HP bought it last year for $1.2 billion, when the world's biggest computer company acquired Palm, one of the innovators in the handheld market. A Reuters report said HP is working with Bank of America to sell the unit.
Prospective buyers could include virtually all the rivals of Apple in the tablet sector, including Amazon, Intel, Oracle and Research in Motion, the troubled Canadian BlackBerry developer which paid $780 million this year for patents from defunct Nortel Networks as part of a syndicate headed by Apple.
Alternatively, Whitman, CEO of the Palo Alto, Calif.-based HP, may decide to keep webOS as part of the strategic review she undertook upon her election Sept. 25. Last month, she reversed the decision made by former CEO Leo Apotheker to sell the PC division, the world's biggest PC maker.
Whitman, the former eBay CEO who lacks a technology background, said she is relying upon HP's new Executive Chairman, Ray Lane, for advice on software issues. Lane served many years as president of Oracle under CEO Larry Ellison.
Amazon, which will start shipping its Kindle Fire tablets next week, has designed Google's Android OS into them. CEO Jeff Bezos has said he's committed to the Android OS. Amazon reported cash and investments of $6.3 billion in the third quarter.
HP's Palm VP, Jon Rubinstein, is a director of Seattle-based Amazon.

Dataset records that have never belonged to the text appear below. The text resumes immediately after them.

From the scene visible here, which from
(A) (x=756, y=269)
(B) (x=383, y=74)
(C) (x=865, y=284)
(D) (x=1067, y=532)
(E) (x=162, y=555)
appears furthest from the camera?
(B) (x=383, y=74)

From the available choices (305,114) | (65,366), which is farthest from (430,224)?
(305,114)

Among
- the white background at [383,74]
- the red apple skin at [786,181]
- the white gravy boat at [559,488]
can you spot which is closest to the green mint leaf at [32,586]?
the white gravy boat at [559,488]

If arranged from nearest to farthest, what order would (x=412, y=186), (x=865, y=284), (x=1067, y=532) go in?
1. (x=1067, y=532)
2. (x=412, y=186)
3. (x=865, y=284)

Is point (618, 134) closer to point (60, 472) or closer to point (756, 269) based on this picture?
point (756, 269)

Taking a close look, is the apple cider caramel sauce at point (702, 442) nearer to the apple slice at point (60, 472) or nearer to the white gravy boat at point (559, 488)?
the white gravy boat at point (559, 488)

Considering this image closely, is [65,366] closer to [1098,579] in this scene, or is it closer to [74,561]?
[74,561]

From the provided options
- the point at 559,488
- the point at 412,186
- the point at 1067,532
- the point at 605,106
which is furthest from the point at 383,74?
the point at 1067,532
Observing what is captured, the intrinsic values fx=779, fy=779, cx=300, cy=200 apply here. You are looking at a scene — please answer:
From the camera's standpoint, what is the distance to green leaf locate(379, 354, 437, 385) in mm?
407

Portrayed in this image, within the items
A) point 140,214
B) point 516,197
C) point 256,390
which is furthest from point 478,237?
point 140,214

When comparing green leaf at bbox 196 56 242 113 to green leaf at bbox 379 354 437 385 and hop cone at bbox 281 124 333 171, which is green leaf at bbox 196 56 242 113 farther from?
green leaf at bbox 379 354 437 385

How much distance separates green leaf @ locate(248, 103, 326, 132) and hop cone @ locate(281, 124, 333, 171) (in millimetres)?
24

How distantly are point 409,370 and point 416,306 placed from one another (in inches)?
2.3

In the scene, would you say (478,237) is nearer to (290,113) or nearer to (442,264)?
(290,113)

HP, though, may try to relaunch itself into the tablet sector, after selling as many as a million TouchPads during the quarter ended Oct. 31, at regular and clearance prices. The demand, even for $99 discontinued products, showed consumers will pay for a tablet priced $400 below Apple's iPad2.
HP may shed more light on its webOS plans when it reports fourth-quarter results Nov. 21. The company declined comment.
HP shares fell 10 cents to $27.78 in mid-morning. Since Whitman's election as CEO they have gained $24.5 percent.